Hey everyone. Capone in Chicago here.

I'm terrible at predicting which newcomers (actors or directors) are going to end up becoming major players years down the road. For example, in the case of writer and actor Brit Marling, when I first saw her on the killer second season of "Community" as Page, Britta's "lesbian friend" who turned out not to be a lesbian, I don't think I would have guessed that she was already an accomplished co-writer of two films that have changed the way I look at modern science fiction films: SOUND OF MY VOICE and the recently released ANOTHER EARTH, both of which have been getting great word of mouth since they premiered at Sundance in January.
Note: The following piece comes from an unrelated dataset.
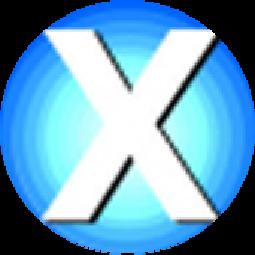 XService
Marling and her co-writer on ANOTHER EARTH, Mike Cahill (who also directed the film) and her SOUND OF MY VOICE co-writer and director Zal Batmanglij have reconfigured the way science fiction unfolds, more as a human drama than one in which special effects and explosions rule the day. If she ever had a hand in an alien-invasion film, she'd likely want to focus on the psychological effects of said invasion on human rather than emphasize the takeover.

The three highly creative and intelligent filmmakers come across (in a good way) as a bohemian triumvirate, always incredibly open and encouraging, even toward visiting journalists who might have their own theories about their films. As an actor, Marling's style comes across as very natural, but not in a quirky, forced way. In ANOTHER EARTH, there's a great pain that rises to the surface that overshadows her beauty. In SOUND OF MY VOICE, her performance is more threatening and cruel, but that almost makes her more attractive (that might say more about me than her). If I had a better radar for these things, I'd be tempted to guarantee you that Marling will be a much bigger deal as both an actor and writer in five years.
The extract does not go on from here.